* [What you need to do]
The data below should be retyped exactly, with the pictures left out.

* [Source data]
BEGIN
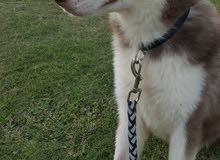 كلب هاسكي سيبريان بيور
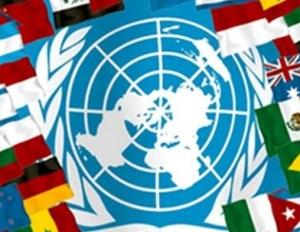 ООН, Ирак, Исламское Государство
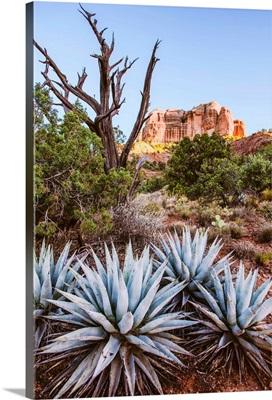 Agave Plants, Sedona, Arizona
END
* [Written response]
 كلب هاسكي سيبريان بيور
 ООН, Ирак, Исламское Государство
 Agave Plants, Sedona, Arizona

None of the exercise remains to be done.